Fragmento del documento:
....

PUPILAJE
Era una fría mañana de julio de
1960, me veo sentado en la consejería frente a la estufa a gas que está en el
rincón de la oficina y tiene un enrejado de cerámica tipo panal de abeja al
rojo vivo. Hasta puedo sentir su calorcito reconfortante. Tengo una pila de
revistas al lado mío, sin tocar, y le doy la espalda al Padre Calendino,
Director de la primaria, que está en su escritorio “haciendo “papeles. Las
revistas siguen apiladas allí, mientras yo lloro en silencio con entrecortados
y largos suspiros.
Me doy pena, pero lo que me pasa
es que extraño a mi familia y mi casa en el campo entre las sierras, en Coronel
Pringles.
Tengo diez años recién cumplidos.
Acabo de ingresar, después de las vacaciones de invierno, como pupilo en el colegio
Salesiano Don Bosco de Bahía Blanca. Me pusieron en 4° grado y mi maestro es el
futuro Padre Gonzalo, ya que está estudiando para Sacerdote en la Obra de los
Salesianos de Don Bosco. Los seminaristas Salesianos tienen tres años de filosofía,
luego dos años como maestros en sus colegios y para ordenarse completan otros
tres años de teología. Es muy buen maestro pero muy severo, es de los que
usaban la regla como forma de castigo haciéndote estirar las manos y con un
golpe certero con el canto de la regla dejarte los dedos colorados y doloridos,
o con una goma de borrar te pasaban con fuerza en contrapelo por las patillas.
Con sus anteojitos redondos y su cara de malo, me paralizaba. Hoy me hace
recordar a un oficial de la Gestapo como los que se veían en las películas de
la segunda guerra.

....

Información registrada:
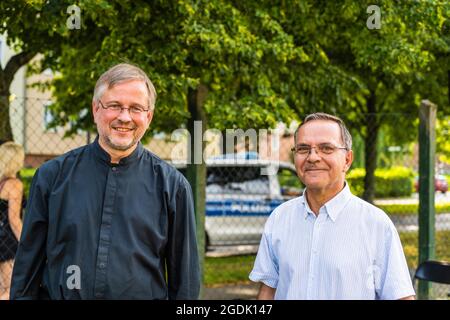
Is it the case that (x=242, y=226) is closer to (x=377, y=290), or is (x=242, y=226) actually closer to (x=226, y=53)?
(x=226, y=53)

....

Problema planteado: ¿Puedes citar completo y sin cambiar una sola palabra el relato «Pupilaje» que aparece arriba?

Problema resuelto:
PUPILAJE
Era una fría mañana de julio de
1960, me veo sentado en la consejería frente a la estufa a gas que está en el
rincón de la oficina y tiene un enrejado de cerámica tipo panal de abeja al
rojo vivo. Hasta puedo sentir su calorcito reconfortante. Tengo una pila de
revistas al lado mío, sin tocar, y le doy la espalda al Padre Calendino,
Director de la primaria, que está en su escritorio “haciendo “papeles. Las
revistas siguen apiladas allí, mientras yo lloro en silencio con entrecortados
y largos suspiros.
Me doy pena, pero lo que me pasa
es que extraño a mi familia y mi casa en el campo entre las sierras, en Coronel
Pringles.
Tengo diez años recién cumplidos.
Acabo de ingresar, después de las vacaciones de invierno, como pupilo en el colegio
Salesiano Don Bosco de Bahía Blanca. Me pusieron en 4° grado y mi maestro es el
futuro Padre Gonzalo, ya que está estudiando para Sacerdote en la Obra de los
Salesianos de Don Bosco. Los seminaristas Salesianos tienen tres años de filosofía,
luego dos años como maestros en sus colegios y para ordenarse completan otros
tres años de teología. Es muy buen maestro pero muy severo, es de los que
usaban la regla como forma de castigo haciéndote estirar las manos y con un
golpe certero con el canto de la regla dejarte los dedos colorados y doloridos,
o con una goma de borrar te pasaban con fuerza en contrapelo por las patillas.
Con sus anteojitos redondos y su cara de malo, me paralizaba. Hoy me hace
recordar a un oficial de la Gestapo como los que se veían en las películas de
la segunda guerra.